Wildest Dreams(29)

First I had to see if he could communicate in the sense that he listened as well as talked and when he talked he didn’t only say scary shit or stuff that pissed me off but other… uh, stuff.

Then I would decide.

I rolled out of bed, banked the fire, shoved back the curtain and climbed down. I found fires burning merrily in both fireplaces as well as the kitchen stove (which, seriously, being iron, conducted a lot of heat, the kitchen was always cozy warm) and there was fresh brewed coffee – strong and good.

He could make good coffee and he could build good fires meaning I didn’t have to do either. This meant his plus column was growing. So far there were only four things on it but yesterday there were none so I had hope.

I heated some water, washed a bit at the basin in the bathroom space and pulled on some undergarments, cashmere stockings attached to garters and a long, dusty pink, soft wool knit dress that clung everywhere, had a scooped neckline, some serious cle**age (by the way, all my dresses had serious cle**age, this was the way they were made, this was what my underwear also made when I strapped it on and, it had to be said, natural cle**age was the way I was made) and long flowing sleeves that belled out at the wrists. I pulled my hair back from my face with a pink satin ribbon, tied the long, matching knit belt so it hung low on my hips, touched some perfume behind my ears and at my wrists and headed to the kitchen to make Penelope a late breakfast and her Momma some brunch.

Penelope was on all fours, belly to the floor and had her face in a bowl of leftover chicken I’d warmed by setting it on the stove when the backdoor opened, Frey Drakkar prowled through and then he stopped dead when he saw me.

I took him in.

A first, no knives or sword. Another first, his hair was partially wet. He’d also shaved. Someone had visited the hot spring.

Hmm.

It must be said, I kind of liked the beard.

As I took him in, I realized I kept forgetting how big he was. By then, I was used to that kitchen. It wasn’t mammoth but it wasn’t small either.

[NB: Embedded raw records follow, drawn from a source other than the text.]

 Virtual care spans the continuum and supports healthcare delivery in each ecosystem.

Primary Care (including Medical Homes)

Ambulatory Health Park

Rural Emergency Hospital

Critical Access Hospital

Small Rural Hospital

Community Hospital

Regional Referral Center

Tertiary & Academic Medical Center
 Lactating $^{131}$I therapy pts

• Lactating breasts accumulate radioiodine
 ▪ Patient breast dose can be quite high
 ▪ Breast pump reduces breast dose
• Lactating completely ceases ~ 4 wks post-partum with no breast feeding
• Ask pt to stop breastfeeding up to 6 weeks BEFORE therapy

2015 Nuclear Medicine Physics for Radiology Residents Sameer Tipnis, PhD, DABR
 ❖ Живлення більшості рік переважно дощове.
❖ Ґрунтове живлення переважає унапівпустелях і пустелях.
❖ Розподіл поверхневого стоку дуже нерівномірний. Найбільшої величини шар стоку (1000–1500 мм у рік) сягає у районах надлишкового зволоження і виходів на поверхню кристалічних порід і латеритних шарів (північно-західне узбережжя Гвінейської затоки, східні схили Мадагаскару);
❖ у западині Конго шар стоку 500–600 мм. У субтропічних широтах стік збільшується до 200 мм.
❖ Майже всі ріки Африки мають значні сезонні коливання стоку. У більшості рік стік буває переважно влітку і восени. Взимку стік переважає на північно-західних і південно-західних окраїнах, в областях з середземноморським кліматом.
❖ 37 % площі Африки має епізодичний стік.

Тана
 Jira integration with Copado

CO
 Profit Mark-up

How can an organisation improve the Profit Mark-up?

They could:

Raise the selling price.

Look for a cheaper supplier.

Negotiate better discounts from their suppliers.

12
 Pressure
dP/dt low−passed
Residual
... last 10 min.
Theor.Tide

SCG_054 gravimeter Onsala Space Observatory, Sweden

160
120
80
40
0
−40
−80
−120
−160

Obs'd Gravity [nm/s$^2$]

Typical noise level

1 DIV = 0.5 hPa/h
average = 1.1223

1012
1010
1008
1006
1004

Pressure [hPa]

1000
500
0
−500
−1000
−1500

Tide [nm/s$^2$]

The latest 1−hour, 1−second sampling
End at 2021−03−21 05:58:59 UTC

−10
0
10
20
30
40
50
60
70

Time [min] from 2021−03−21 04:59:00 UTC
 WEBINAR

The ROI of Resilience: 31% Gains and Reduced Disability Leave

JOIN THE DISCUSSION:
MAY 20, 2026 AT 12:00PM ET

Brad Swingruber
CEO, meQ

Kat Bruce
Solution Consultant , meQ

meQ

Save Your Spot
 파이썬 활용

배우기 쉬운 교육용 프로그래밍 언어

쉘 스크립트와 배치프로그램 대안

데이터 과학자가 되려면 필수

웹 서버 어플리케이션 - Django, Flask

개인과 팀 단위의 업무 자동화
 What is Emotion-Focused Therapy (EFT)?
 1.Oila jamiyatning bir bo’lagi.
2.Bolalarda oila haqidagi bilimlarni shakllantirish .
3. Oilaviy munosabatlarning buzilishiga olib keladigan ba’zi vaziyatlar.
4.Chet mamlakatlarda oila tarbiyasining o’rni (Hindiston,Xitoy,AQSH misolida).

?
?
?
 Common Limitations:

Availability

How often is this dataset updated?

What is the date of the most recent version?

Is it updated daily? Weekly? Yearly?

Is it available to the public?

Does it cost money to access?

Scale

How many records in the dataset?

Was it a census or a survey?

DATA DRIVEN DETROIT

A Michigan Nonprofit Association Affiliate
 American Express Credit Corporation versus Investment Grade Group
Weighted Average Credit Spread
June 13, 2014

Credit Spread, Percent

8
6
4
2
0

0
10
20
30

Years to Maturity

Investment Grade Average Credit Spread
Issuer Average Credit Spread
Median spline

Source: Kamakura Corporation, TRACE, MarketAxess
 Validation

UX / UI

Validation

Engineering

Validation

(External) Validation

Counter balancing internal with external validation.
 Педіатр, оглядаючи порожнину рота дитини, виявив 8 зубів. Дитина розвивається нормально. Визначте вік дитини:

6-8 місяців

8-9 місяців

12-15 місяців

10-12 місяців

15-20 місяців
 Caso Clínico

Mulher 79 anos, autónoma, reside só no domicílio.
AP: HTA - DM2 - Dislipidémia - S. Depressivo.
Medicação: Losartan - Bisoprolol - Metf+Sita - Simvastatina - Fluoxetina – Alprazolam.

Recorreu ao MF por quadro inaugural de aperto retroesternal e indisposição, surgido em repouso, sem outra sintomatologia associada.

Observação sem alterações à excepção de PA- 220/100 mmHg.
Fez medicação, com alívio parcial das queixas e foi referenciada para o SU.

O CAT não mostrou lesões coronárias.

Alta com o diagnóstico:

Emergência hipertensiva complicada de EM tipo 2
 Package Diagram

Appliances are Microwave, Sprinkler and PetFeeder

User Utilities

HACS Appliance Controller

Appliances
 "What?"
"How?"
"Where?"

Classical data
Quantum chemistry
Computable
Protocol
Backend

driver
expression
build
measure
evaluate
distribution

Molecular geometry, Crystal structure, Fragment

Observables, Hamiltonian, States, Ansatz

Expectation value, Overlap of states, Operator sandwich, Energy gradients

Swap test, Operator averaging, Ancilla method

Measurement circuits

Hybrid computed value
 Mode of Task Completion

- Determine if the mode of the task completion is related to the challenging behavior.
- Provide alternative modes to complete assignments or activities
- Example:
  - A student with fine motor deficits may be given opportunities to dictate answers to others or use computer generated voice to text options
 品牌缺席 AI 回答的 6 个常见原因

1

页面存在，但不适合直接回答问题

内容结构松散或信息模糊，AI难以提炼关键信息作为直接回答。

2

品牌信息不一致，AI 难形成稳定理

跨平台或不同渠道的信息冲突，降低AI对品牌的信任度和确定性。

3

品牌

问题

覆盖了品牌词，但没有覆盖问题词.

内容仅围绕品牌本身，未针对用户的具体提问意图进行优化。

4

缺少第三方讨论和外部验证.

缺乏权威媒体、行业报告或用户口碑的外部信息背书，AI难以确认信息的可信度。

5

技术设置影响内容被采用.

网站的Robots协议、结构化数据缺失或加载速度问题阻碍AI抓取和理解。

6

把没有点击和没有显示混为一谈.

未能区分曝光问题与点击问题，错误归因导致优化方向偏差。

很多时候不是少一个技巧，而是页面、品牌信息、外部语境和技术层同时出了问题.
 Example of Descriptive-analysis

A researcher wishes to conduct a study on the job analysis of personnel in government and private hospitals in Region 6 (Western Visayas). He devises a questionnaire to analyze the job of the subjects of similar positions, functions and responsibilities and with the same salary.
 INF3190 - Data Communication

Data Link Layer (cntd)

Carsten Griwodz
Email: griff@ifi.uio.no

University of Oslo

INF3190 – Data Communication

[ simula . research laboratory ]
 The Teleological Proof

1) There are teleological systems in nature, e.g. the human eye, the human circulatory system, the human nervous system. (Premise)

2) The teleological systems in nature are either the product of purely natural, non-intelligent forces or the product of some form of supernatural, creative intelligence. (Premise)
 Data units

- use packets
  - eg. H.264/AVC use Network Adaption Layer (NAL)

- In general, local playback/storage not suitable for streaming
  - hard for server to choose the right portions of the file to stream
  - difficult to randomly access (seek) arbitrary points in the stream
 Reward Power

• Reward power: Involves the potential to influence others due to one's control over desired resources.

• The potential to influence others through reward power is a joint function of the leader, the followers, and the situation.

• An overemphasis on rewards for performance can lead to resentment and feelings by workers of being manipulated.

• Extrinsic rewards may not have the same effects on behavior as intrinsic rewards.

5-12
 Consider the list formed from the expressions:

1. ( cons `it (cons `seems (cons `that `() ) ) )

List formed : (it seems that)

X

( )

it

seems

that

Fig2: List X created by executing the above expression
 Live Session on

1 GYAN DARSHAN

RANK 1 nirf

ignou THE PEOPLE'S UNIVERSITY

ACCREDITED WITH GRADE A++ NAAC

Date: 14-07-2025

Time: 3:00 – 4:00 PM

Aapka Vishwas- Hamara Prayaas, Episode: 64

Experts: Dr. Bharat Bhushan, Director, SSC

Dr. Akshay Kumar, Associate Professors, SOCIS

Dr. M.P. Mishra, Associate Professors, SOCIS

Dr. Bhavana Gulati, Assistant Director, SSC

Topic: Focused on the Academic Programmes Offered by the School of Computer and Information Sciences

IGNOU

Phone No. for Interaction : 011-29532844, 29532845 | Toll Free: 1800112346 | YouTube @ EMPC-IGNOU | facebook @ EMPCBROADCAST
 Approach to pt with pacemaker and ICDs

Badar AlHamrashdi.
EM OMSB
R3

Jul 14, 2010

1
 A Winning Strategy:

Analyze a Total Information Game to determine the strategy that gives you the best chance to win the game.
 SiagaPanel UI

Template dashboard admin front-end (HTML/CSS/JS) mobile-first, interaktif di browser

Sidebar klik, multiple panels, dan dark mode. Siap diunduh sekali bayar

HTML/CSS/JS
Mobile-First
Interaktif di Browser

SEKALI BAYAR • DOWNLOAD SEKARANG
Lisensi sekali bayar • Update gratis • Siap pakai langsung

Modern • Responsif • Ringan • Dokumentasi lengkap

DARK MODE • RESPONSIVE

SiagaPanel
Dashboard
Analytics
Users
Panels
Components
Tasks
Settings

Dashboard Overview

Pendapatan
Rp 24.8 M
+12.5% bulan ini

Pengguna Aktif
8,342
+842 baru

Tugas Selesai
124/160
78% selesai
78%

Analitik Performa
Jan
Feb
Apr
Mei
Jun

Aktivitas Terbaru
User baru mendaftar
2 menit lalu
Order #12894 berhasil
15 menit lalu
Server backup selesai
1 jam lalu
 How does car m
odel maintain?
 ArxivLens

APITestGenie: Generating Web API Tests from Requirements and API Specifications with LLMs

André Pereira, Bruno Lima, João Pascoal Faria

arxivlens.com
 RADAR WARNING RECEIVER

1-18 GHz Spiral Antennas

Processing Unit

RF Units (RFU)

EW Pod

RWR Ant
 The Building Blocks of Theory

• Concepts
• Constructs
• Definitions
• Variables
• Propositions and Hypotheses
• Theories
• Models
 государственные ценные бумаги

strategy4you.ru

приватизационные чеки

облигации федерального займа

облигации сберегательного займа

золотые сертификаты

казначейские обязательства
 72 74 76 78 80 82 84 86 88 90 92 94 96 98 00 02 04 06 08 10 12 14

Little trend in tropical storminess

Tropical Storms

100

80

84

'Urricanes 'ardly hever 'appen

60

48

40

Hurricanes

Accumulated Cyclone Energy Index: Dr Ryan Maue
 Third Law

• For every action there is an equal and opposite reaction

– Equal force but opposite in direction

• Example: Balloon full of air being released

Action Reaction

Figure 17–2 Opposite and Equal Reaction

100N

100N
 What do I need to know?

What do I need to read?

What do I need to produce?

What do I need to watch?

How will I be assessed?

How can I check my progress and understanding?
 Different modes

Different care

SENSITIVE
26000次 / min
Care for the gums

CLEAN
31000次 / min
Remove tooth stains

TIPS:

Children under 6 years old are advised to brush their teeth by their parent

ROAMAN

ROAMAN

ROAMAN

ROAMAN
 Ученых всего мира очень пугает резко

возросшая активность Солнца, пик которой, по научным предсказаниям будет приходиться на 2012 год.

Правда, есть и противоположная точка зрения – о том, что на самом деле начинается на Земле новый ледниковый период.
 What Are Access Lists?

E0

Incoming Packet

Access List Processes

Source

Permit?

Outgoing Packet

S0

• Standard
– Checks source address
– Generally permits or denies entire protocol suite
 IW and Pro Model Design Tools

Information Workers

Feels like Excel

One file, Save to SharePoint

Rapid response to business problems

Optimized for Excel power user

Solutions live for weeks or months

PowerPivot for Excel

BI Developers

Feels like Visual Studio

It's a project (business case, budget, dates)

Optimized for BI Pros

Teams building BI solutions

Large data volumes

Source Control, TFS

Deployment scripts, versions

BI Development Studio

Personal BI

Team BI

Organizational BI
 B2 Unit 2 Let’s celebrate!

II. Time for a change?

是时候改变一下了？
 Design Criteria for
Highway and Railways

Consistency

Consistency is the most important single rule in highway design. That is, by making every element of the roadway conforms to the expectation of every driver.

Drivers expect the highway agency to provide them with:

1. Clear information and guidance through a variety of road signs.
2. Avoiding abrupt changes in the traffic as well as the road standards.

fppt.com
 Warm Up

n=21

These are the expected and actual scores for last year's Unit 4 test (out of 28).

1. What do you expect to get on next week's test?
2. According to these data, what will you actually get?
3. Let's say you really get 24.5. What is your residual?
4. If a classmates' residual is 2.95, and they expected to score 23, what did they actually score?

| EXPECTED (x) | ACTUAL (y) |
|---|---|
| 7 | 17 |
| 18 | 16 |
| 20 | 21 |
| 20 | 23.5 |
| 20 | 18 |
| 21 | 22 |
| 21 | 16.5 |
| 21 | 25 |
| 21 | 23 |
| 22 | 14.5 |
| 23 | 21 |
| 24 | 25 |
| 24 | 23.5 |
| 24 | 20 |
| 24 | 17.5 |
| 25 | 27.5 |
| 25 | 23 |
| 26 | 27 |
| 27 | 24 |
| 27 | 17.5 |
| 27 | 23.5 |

With him in it, it seemed tiny.

His eyes were on me standing at the butcher block whisking pancake batter. I watched them go down the length of me he could see then they went up.

I swallowed.

Then I said, “Hi.”

My word activated him, he moved in, swung his arm around that I hadn’t noticed was carrying a large stick over his shoulder and he plonked the dead carcass of a small (what looked like a baby) deer on the kitchen table.

I blinked.

Then I gagged.

Then I controlled my urge to hurl, pulled in breath and looked from the dead deer to him.

“Uh… I have a rule. No dead game on the kitchen table.”

His green-brown eyes held mine. He didn’t speak. He also didn’t move.

Okay, ignore big dead animal carcass and move on, Finnie, I told myself.

I searched for a good strategy. Then I hoped I found it.

“I… well, um… I just wanted to say, uh… before I forget, thanks for stoking the fire upstairs and keeping me warm while I slept in,” I said, thinking that was nice, noticing and commenting on something he did that was nice.

He crossed his arms on his chest and studied me.

All righty then.

“You, um, came home last night after having a few,” I noted, got no response, I waited just in case his brain didn’t work as fast as mine, still got no response so I continued. “You look okay. I hope you aren’t hungover.”

Nothing.

Okay. Right.

“Would you like pancakes? I’m making a late breakfast of pancakes and bacon.” More nothing. “Uh… if you want to eat, you’ll have to remove the dead animal.”